Electric and hybrid vehicle sales reach new UK market share record

Sales of battery electric and plug-in hybrid vehicles achieved combined 14 per cent market share in March, SMMT figures show

Sales of battery electric and plug-in hybrid vehicles together reached their highest ever volume in the UK last month, with automakers now offering more electric car models than ever in a bid to meet increasing demand, the latest industry figures today show.

Battery electric and plug-in hybrid vehicles took a combined market share of almost 14 per cent in March 2021, up from 7.3 per cent share during the same month last year, when lockdown measures were first imposed in the UK to stem the spread of the Covid-19 virus, according to SMMT.
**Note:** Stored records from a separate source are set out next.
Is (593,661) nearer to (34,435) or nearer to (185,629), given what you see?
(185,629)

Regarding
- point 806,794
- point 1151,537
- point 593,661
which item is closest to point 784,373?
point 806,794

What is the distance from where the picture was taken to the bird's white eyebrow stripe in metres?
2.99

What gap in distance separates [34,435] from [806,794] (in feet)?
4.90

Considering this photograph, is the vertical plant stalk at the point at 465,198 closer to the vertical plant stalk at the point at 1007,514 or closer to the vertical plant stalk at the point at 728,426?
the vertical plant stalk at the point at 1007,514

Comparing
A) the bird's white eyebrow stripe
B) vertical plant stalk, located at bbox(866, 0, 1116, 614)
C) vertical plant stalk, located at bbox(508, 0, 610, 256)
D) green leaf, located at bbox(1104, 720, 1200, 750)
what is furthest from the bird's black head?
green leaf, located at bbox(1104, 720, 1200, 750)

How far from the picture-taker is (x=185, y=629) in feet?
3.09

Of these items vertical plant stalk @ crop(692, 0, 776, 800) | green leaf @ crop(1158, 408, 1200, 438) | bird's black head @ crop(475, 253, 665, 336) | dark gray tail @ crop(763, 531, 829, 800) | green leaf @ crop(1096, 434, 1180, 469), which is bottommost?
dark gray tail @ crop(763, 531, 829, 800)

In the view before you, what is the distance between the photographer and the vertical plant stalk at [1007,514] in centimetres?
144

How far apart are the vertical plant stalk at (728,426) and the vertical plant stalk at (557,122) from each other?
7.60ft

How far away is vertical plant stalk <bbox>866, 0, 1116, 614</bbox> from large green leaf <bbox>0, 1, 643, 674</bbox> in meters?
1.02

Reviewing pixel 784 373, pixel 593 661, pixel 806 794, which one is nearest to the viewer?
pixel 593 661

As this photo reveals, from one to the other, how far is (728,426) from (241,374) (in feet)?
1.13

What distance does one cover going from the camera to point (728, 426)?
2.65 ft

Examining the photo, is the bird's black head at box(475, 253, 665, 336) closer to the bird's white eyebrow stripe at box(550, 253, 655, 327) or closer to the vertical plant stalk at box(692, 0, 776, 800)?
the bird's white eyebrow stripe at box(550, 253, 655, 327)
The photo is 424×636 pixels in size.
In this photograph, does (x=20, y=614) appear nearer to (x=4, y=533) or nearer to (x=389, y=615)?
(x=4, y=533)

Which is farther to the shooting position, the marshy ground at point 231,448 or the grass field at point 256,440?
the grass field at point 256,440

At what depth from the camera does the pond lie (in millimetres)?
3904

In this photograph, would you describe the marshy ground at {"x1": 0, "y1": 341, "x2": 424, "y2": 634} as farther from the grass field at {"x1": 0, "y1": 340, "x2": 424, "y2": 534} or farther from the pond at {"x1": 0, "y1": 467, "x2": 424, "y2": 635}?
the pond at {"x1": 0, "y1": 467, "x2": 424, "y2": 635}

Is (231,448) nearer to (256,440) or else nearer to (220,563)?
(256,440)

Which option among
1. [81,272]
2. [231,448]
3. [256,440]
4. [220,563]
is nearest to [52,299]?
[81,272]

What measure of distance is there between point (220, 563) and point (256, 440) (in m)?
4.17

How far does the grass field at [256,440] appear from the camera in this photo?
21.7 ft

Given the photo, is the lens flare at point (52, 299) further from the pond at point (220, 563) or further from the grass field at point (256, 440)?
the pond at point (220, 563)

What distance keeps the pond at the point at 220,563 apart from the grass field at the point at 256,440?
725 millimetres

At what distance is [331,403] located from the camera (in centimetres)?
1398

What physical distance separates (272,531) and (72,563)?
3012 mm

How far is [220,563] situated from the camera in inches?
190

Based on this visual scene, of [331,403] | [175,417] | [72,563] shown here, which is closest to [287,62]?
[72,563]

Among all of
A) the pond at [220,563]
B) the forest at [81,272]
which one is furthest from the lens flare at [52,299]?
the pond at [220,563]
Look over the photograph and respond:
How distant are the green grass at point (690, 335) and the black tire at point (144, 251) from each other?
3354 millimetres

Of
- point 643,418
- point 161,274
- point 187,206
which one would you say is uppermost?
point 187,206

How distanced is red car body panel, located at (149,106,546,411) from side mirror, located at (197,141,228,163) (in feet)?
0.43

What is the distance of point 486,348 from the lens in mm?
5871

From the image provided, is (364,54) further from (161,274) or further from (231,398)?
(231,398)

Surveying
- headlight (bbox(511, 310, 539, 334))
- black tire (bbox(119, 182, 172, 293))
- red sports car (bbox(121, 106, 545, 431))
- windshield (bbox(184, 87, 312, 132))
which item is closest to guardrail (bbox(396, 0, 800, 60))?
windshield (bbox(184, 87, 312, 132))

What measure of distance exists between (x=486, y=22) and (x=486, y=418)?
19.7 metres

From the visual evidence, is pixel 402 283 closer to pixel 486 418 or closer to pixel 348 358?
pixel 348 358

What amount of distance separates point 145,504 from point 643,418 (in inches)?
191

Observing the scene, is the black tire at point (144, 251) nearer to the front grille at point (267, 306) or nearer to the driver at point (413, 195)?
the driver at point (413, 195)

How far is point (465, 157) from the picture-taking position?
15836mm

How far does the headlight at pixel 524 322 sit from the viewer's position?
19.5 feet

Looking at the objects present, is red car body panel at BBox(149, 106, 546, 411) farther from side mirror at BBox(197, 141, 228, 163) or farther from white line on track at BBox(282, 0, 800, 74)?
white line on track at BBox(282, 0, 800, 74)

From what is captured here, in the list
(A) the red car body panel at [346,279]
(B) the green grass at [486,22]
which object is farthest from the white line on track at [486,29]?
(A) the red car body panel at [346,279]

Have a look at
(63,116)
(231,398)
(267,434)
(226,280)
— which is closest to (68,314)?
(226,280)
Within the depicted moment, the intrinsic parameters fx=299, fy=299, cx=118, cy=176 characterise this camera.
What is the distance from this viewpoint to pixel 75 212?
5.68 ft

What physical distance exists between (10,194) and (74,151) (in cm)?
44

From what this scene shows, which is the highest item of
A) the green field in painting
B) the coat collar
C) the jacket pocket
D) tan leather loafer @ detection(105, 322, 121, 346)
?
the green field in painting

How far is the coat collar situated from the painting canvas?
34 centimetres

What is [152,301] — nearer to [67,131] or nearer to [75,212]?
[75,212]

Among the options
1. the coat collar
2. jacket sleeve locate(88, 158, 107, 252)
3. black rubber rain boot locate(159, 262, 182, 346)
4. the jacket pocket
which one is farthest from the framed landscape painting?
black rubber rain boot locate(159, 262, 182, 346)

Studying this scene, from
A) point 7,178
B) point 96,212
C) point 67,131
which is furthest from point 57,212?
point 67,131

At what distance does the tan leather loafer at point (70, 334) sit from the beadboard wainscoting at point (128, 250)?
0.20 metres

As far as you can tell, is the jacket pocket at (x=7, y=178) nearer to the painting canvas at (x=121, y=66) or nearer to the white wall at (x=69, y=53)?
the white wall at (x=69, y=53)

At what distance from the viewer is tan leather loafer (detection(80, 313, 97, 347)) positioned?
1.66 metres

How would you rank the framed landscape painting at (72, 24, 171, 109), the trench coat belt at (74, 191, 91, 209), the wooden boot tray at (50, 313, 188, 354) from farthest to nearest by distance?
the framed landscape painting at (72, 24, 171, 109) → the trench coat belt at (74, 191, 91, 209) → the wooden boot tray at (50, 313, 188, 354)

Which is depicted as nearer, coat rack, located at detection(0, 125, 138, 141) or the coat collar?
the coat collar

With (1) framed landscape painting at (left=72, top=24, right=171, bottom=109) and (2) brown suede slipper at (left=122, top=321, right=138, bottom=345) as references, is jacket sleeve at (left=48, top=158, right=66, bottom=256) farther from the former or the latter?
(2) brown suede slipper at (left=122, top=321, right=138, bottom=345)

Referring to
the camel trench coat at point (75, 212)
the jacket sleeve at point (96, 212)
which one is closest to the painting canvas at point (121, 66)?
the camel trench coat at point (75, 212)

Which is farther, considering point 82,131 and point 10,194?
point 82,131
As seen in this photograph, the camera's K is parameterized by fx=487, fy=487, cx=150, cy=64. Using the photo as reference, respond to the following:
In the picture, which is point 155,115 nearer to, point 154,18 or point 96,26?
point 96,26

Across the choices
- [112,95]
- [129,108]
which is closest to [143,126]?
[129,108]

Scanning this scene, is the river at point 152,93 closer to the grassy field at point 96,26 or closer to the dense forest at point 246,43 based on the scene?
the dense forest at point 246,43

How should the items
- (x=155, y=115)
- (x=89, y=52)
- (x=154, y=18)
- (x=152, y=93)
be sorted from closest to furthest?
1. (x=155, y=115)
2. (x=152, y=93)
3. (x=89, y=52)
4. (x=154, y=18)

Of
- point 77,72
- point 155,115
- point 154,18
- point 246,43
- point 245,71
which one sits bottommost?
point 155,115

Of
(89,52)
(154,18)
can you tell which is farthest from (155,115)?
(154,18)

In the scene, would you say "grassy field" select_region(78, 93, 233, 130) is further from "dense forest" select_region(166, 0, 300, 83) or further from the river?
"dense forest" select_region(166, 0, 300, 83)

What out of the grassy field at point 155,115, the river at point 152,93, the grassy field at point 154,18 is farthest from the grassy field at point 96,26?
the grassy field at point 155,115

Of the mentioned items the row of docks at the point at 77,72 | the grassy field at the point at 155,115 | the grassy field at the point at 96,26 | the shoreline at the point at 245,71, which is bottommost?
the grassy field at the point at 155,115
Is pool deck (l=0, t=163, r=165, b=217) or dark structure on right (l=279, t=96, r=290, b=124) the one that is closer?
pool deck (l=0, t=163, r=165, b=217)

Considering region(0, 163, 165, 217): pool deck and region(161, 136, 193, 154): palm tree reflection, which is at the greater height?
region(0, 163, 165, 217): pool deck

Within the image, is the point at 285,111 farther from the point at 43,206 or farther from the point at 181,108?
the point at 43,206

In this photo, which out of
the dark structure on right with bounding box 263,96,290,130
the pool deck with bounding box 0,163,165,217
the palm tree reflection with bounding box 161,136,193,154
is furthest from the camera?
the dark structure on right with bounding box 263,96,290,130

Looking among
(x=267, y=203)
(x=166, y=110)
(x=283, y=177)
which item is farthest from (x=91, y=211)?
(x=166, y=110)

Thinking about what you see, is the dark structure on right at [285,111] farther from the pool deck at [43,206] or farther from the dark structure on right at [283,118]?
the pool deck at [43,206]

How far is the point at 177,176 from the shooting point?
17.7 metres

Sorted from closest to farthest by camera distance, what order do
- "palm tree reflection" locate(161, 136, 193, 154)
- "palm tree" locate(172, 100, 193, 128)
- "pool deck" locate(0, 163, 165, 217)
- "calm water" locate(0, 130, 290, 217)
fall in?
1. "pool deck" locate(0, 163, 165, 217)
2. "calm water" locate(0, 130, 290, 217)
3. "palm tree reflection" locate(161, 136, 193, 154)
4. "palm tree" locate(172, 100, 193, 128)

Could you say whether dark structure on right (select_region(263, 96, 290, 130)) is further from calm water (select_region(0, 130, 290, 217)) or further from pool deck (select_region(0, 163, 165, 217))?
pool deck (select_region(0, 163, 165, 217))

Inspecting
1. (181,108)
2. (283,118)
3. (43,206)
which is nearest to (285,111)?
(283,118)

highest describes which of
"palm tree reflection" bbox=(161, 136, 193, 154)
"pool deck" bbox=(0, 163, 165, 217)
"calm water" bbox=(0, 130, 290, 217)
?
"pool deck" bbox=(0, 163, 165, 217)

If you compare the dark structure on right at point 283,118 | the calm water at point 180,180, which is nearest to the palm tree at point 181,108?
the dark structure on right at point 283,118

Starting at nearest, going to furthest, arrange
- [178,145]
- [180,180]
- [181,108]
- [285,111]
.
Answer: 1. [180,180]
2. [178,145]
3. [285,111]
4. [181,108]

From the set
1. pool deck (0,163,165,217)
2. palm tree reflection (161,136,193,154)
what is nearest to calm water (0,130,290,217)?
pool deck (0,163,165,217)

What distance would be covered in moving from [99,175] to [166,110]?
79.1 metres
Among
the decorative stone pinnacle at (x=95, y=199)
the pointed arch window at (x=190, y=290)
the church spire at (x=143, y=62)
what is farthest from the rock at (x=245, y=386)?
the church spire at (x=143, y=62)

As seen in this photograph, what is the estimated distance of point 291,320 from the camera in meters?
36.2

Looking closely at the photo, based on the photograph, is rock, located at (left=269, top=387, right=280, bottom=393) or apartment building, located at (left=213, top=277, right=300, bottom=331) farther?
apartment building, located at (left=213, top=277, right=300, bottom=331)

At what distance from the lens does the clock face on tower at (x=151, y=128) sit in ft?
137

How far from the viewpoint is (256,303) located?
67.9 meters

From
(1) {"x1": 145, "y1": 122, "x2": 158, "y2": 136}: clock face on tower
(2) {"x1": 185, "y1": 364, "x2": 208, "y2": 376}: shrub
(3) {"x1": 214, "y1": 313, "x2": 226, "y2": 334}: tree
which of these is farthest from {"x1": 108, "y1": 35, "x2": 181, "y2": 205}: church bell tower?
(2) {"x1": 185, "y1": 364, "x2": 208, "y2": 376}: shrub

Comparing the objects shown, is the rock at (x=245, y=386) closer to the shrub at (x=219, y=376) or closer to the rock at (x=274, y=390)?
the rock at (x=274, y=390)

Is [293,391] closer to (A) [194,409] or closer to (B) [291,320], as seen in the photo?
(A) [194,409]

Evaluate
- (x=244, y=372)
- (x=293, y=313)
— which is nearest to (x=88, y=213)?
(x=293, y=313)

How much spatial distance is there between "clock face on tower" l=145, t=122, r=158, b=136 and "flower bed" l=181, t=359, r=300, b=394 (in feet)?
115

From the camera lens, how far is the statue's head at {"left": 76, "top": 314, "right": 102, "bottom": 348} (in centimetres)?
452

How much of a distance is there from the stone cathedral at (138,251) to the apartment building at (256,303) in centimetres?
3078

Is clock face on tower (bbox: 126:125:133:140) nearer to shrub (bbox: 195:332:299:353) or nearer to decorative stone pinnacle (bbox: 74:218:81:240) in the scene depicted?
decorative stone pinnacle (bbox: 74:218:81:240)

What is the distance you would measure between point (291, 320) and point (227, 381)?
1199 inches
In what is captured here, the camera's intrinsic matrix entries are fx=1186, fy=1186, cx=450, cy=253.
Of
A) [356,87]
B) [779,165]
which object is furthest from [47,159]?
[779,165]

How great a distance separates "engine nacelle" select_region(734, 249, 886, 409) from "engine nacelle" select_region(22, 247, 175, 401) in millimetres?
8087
Overall, new registrations of battery electric vehicles increased by over 88 per cent to 22,000 last month compared to March 2020, while plug-in hybrid sales stood at over 17,300, up from almost 6,900 last year, the trade body’s data shows. Non-plug-in hybrid electric vehicle sales also rose by 42 per cent last month to reach almost 21,600, while Tesla’s Model 3 electric car was the UK’s third best-selling vehicle last month with almost 6,600 registrations.

During 2021 so far, battery EV sales are up over 74 per cent compared to the same period last year at almost 32,800, while plug-in hybrid sales have surged 93 per cent over the same period, to hit 26,600, the data reveals.

The auto industry trade body a said the number of models available to customers across the industry also now stands at 116, a significant increase in the 72 electric vehicles (EVs) available on the UK market at the same time last year.

Sales of greener car technologies are a bright spot during an otherwise challenging year for the car industry in the wake of the coronavirus crisis and Brexit, a period which SMMT chief executive Mike Hawes described as “the toughest in history”, although he said EV sales were “helping drive a recovery”.

The sector is still struggling to return to pre-pandemic sales levels across all technologies, including diesels and petrol cars. On average, around 5,600 new cars are being registered on a daily basis in the UK, compared to the average 7,400 seen over the past decade, according to SMMT.

“New plug-in models are already helping drive a recovery but to convince more retail consumers to make the switch, they must be assured these new technologies will be convenient for their driving needs and that means, above all, that the charging infrastructure is there where they need it, and when they need it,” said Hawes.

Lucy Simpson, head of EV enablement at Centrica Business Solutions, agreed that while the latest sales data was “promising”, a lack of charging infrastructure was an continuing barrier to uptake that “needs urgent attention if the UK is to hit its climate goals and support sustainable economic growth”.

“The continued rise in EV registrations is proof that increasing numbers are recognising the advantages of low-emission road transport over traditionally fuelled alternatives,” she said. “As the country builds back from coronavirus, financial incentives that encourage mainstream EV adoption and accelerate the rollout of charging infrastructure must remain a key priority for policymakers. Adequate availability of charging points in homes, workplaces and public places will be crucial to the success of the government’s levelling-up agenda, and we must ensure charge point inaccessibility doesn’t stall the good progress being made to electrify the UK’s vehicles – a vital component of the Road to Zero strategy.”

The data follows the government’s announcement last month that it plans to cut plug-in car grants from £3,000 to £2,500, which it argued would allow its popular grant scheme to support more motorists in making the switch to EVs.